EXERCISE PROMPT —
Copy out only the items from the line that contains "Is pixel 54" through the line that contains "614 millimetres", renaming "dresser drawer" to "chest drawer" and leaving everything else unchanged.

--- start ---

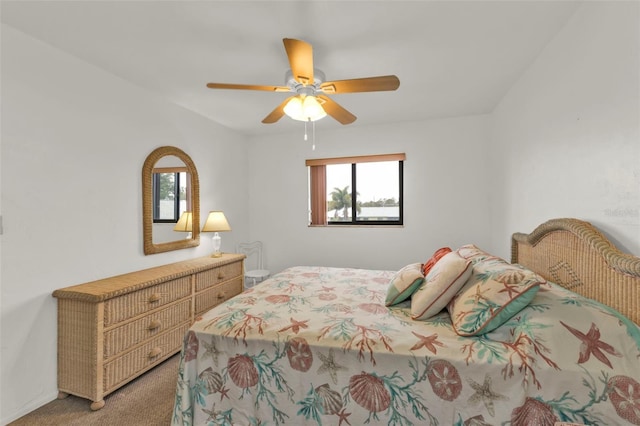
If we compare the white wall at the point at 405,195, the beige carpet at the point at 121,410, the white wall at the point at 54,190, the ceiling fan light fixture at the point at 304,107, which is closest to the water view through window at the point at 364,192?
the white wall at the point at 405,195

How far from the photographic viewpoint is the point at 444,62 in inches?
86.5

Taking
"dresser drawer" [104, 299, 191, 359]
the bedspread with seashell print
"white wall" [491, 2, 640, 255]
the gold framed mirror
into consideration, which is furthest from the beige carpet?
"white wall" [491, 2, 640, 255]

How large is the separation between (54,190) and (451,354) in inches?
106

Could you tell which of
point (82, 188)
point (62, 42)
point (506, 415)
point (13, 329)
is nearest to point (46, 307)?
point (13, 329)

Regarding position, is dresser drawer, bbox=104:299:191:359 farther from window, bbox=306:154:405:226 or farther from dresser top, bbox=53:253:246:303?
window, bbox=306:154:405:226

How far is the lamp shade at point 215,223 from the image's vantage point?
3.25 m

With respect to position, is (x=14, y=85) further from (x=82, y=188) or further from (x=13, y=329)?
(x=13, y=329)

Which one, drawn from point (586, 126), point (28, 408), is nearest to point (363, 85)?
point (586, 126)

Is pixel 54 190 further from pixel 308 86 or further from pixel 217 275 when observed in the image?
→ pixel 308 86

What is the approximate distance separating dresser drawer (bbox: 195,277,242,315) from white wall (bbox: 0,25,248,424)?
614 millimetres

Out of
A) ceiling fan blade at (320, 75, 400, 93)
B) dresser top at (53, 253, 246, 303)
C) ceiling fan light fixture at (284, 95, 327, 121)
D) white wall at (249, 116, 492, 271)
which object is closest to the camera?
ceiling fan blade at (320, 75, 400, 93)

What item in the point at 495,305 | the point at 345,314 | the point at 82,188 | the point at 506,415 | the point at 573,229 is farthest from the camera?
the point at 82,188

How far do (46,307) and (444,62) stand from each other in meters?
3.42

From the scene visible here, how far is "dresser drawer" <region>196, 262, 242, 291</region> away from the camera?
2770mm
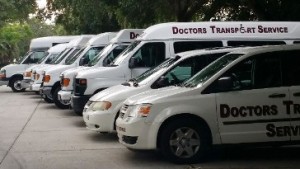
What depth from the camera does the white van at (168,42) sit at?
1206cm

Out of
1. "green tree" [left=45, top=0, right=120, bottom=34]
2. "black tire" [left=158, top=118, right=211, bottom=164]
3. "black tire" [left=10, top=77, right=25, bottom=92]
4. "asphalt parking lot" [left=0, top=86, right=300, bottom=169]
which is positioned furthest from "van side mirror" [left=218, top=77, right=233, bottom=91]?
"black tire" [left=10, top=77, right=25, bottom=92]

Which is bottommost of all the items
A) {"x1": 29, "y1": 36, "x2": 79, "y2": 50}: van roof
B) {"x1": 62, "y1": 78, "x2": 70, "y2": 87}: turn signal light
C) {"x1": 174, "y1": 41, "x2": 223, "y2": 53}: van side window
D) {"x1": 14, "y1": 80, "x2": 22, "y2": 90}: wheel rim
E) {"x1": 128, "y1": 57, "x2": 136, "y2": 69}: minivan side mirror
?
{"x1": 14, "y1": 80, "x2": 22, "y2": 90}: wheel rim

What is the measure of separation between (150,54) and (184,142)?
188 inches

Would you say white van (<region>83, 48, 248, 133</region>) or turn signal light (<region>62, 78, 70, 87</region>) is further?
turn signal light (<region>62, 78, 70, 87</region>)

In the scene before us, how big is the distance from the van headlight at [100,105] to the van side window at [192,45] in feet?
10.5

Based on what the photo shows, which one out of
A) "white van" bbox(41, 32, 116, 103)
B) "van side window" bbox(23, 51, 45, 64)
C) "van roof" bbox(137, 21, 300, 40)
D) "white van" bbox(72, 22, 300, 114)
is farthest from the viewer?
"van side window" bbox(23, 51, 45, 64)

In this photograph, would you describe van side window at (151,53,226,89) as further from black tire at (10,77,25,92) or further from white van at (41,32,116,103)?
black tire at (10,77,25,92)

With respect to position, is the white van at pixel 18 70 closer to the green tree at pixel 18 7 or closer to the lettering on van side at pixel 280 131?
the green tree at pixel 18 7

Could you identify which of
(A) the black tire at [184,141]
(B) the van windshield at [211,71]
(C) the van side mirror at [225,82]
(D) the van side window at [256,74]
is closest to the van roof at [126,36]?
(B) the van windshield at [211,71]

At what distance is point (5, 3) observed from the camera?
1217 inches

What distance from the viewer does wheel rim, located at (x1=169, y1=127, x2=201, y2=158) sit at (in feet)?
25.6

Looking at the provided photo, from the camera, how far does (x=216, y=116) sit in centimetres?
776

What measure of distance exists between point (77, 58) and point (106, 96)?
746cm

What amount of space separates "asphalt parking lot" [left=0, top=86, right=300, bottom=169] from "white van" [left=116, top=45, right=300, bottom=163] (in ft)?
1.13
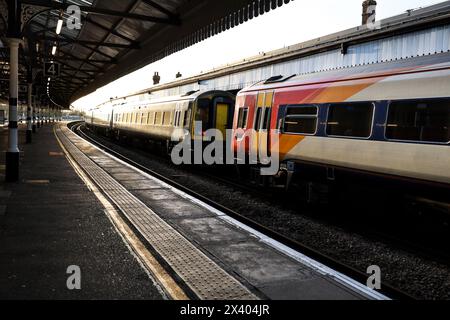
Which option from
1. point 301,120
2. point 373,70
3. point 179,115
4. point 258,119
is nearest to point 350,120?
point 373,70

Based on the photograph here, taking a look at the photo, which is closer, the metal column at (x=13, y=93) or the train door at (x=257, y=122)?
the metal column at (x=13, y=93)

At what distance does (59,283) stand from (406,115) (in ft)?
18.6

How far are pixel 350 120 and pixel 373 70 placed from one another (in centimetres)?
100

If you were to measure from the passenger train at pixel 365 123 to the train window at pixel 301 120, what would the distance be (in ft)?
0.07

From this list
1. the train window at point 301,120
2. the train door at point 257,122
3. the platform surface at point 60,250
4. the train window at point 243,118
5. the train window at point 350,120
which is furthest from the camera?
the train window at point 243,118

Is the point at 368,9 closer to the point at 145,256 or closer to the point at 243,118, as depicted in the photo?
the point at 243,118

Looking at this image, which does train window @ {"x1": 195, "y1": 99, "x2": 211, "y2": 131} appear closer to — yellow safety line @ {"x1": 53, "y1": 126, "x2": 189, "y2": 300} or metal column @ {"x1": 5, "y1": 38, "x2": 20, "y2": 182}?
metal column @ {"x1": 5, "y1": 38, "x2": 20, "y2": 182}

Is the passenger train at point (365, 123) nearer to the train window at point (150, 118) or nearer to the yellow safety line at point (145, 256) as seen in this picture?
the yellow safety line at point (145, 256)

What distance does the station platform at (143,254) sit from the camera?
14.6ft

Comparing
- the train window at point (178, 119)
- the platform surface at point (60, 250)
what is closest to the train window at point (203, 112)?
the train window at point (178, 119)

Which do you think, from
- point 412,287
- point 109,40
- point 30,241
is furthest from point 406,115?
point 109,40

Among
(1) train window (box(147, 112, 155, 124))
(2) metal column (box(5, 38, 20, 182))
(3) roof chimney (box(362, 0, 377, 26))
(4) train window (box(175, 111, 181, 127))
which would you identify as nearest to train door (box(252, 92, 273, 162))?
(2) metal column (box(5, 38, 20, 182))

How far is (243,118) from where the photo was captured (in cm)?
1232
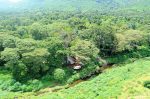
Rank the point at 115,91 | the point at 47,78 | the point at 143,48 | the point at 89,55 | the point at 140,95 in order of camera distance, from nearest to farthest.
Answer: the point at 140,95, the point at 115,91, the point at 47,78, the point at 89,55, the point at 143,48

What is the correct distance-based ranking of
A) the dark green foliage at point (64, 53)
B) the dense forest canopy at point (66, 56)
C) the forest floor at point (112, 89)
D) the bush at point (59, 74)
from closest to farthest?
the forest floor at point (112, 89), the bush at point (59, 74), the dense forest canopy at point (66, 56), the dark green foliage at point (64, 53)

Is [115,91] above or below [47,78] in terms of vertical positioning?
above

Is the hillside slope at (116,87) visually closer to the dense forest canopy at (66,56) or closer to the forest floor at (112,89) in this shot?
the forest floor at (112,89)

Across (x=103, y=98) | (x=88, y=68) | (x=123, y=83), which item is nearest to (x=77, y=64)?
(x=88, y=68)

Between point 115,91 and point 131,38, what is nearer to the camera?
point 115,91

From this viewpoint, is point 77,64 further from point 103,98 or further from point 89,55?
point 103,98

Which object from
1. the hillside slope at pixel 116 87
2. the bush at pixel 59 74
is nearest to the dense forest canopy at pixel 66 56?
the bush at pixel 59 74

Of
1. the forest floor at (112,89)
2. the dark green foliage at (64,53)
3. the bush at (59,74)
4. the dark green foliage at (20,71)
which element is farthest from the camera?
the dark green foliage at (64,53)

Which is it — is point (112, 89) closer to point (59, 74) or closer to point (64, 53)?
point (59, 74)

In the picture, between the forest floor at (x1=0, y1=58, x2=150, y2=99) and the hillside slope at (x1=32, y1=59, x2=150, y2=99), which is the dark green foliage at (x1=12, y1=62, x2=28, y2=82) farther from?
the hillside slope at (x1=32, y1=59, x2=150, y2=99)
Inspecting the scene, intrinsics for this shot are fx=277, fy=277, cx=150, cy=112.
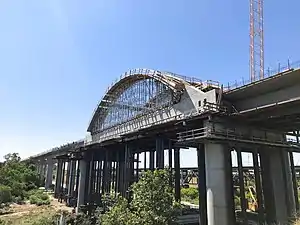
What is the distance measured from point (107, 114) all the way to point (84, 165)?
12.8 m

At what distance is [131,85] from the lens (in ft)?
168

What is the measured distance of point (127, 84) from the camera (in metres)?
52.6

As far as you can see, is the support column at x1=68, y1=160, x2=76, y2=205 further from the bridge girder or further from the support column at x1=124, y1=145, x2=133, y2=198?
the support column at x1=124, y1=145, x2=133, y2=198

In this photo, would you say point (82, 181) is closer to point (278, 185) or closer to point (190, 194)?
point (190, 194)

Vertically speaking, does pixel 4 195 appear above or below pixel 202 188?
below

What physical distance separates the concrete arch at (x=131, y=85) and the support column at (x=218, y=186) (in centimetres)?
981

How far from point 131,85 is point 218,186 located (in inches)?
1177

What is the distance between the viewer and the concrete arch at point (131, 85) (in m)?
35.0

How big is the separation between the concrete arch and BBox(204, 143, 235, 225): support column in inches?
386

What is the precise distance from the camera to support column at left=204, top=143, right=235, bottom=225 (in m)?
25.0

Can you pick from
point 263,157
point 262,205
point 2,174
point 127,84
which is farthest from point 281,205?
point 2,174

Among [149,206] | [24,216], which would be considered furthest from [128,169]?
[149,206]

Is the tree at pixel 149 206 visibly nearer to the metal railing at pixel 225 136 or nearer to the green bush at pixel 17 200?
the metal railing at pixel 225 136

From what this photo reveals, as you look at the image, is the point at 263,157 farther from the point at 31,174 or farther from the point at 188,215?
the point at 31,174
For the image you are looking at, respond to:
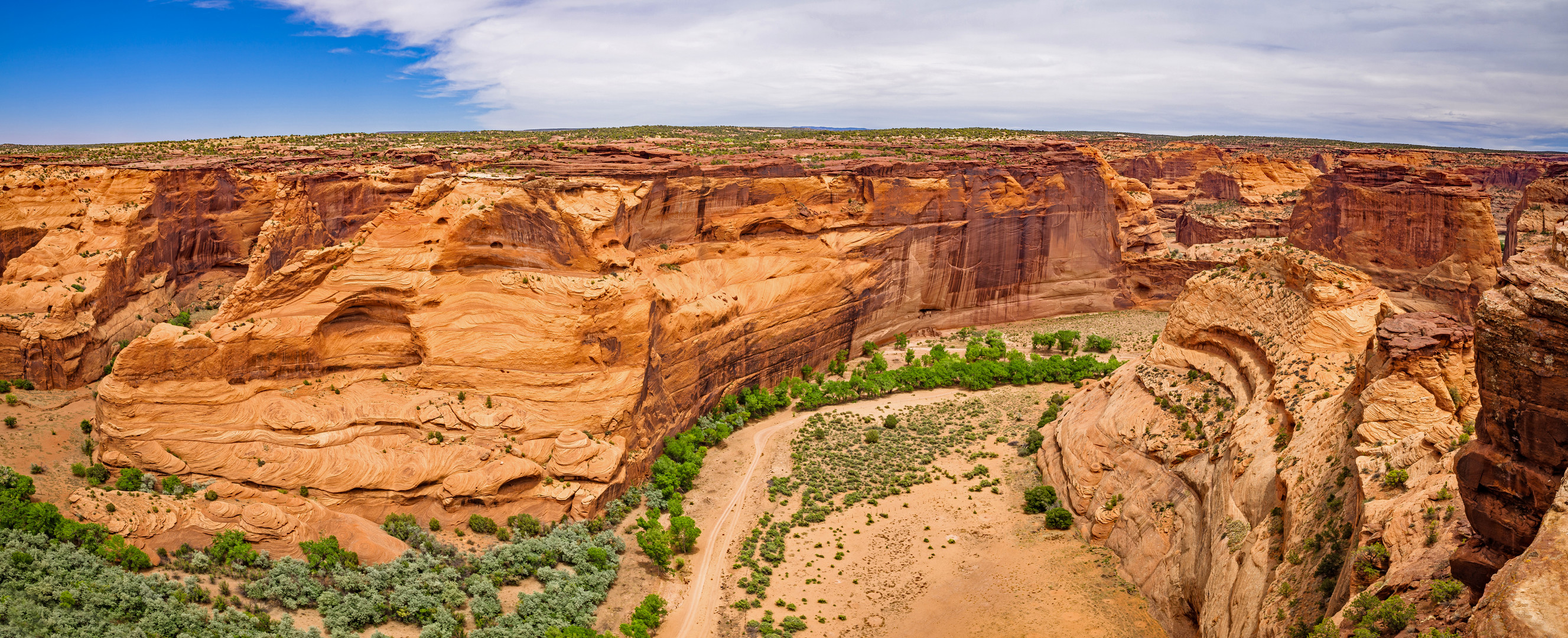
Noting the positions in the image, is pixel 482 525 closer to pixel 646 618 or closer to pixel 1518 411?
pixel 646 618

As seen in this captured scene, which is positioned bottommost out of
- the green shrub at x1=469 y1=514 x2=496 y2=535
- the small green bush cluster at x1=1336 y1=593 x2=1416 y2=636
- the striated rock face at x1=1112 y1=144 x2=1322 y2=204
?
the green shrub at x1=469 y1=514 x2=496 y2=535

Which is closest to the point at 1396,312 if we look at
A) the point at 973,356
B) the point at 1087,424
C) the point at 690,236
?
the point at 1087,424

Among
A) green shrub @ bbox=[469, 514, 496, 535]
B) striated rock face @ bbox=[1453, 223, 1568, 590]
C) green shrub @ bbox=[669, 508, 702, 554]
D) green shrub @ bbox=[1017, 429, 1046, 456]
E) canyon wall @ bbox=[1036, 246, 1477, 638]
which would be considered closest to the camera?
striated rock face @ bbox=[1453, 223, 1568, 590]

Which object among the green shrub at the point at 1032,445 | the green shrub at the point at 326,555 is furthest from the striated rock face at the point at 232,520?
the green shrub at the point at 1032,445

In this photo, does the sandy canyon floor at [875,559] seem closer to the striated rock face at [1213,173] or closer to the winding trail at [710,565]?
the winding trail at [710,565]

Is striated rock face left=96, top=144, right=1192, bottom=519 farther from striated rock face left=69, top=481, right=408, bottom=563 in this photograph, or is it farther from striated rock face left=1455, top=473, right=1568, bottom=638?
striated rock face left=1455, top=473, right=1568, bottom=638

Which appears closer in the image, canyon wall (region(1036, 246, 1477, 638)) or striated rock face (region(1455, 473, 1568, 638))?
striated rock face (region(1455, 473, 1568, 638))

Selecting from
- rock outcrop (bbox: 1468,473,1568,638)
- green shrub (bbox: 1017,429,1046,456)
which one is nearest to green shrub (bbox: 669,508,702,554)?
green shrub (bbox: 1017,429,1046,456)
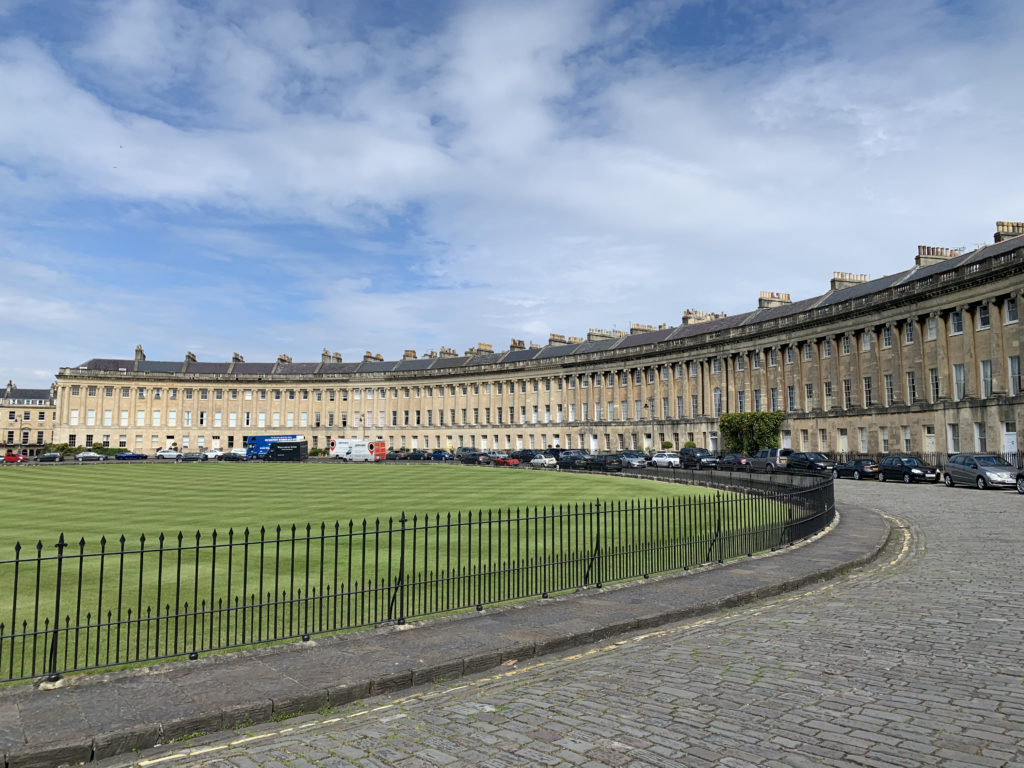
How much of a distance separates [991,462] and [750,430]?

--- end ---

EXERCISE RESPONSE —
Is pixel 54 190 further from pixel 308 86 or further from pixel 217 275 when observed in the image?
→ pixel 308 86

What is the approximate distance separating chest drawer (bbox: 195,277,242,315) from white wall (bbox: 0,25,248,424)?
614 millimetres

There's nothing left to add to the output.